Joseph forgives his brothers and blesses them with a kiss. He does something good to them instead of putting them in jail. Notice what happened next. They talked. There is reconciliation. There is a restored relationship. I don’t think there is a person here this morning that deep down doesn’t want their relationships to be restored.

Jesus Command: Bless Those Who Hurt You

Now look at what Jesus has to say in Luke 6:27 & 28. Jesus says: “But I tell you who hear me: Love your enemies, do good to those who hate you, bless those who curse you, pray for those who mistreat you.”

What do we do to those that hurt us? We bless them! We do good to them and for them! Because that is the Jesus way! It is the way that changes the world. It is the way that that breaks the cycle of hurt and pain! It releases us from the cycle and it releases others.

But more importantly it points people to the person where true forgiveness is found. It points people to Jesus! It points people to the good thing he did for us, the way he blessed us when he died on the cross to pay the penalty for our sins.

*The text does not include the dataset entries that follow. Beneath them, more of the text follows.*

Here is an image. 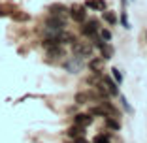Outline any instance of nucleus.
<instances>
[{
    "mask_svg": "<svg viewBox=\"0 0 147 143\" xmlns=\"http://www.w3.org/2000/svg\"><path fill=\"white\" fill-rule=\"evenodd\" d=\"M89 113H91V115H98V117H108V113H106V109L102 107V105H94V107H91Z\"/></svg>",
    "mask_w": 147,
    "mask_h": 143,
    "instance_id": "nucleus-16",
    "label": "nucleus"
},
{
    "mask_svg": "<svg viewBox=\"0 0 147 143\" xmlns=\"http://www.w3.org/2000/svg\"><path fill=\"white\" fill-rule=\"evenodd\" d=\"M126 2H128V0H121V4H123V6H126Z\"/></svg>",
    "mask_w": 147,
    "mask_h": 143,
    "instance_id": "nucleus-24",
    "label": "nucleus"
},
{
    "mask_svg": "<svg viewBox=\"0 0 147 143\" xmlns=\"http://www.w3.org/2000/svg\"><path fill=\"white\" fill-rule=\"evenodd\" d=\"M98 34H100V38L104 40V42H111V32H109L108 28H100Z\"/></svg>",
    "mask_w": 147,
    "mask_h": 143,
    "instance_id": "nucleus-20",
    "label": "nucleus"
},
{
    "mask_svg": "<svg viewBox=\"0 0 147 143\" xmlns=\"http://www.w3.org/2000/svg\"><path fill=\"white\" fill-rule=\"evenodd\" d=\"M104 124L108 126V128H111V130H115V132L121 130V121H119L117 117H111V115L104 117Z\"/></svg>",
    "mask_w": 147,
    "mask_h": 143,
    "instance_id": "nucleus-10",
    "label": "nucleus"
},
{
    "mask_svg": "<svg viewBox=\"0 0 147 143\" xmlns=\"http://www.w3.org/2000/svg\"><path fill=\"white\" fill-rule=\"evenodd\" d=\"M119 100H121V105H123V109H125L126 113H132V107H130V104H128V100H126V96L119 94Z\"/></svg>",
    "mask_w": 147,
    "mask_h": 143,
    "instance_id": "nucleus-19",
    "label": "nucleus"
},
{
    "mask_svg": "<svg viewBox=\"0 0 147 143\" xmlns=\"http://www.w3.org/2000/svg\"><path fill=\"white\" fill-rule=\"evenodd\" d=\"M92 143H109V136L108 134H98V136H94Z\"/></svg>",
    "mask_w": 147,
    "mask_h": 143,
    "instance_id": "nucleus-21",
    "label": "nucleus"
},
{
    "mask_svg": "<svg viewBox=\"0 0 147 143\" xmlns=\"http://www.w3.org/2000/svg\"><path fill=\"white\" fill-rule=\"evenodd\" d=\"M145 36H147V32H145Z\"/></svg>",
    "mask_w": 147,
    "mask_h": 143,
    "instance_id": "nucleus-25",
    "label": "nucleus"
},
{
    "mask_svg": "<svg viewBox=\"0 0 147 143\" xmlns=\"http://www.w3.org/2000/svg\"><path fill=\"white\" fill-rule=\"evenodd\" d=\"M81 25H83L81 26V34L85 36V38H92V36H96V34H98V30L102 28L98 19H89V21L81 23Z\"/></svg>",
    "mask_w": 147,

This is what we celebrate each Sunday morning. This is what we should recalibrate our lives to each week. …So we can give those that hurt us the forgiveness that is found in Jesus Christ. …So they can be reconciled to him and so they can be reconciled with those friends and family members who have hurt them. That is why our top 2 values as a church are to be One or reconciled with God and One or reconciled with others, to love Him and to love them. But we can’t do these two things if we don’t: 1. Choose to pray for those who hurt us. 2. Choose to forgive those that hurt us. And, 3. If we don’t choose to bless those that hurt us like Jesus did.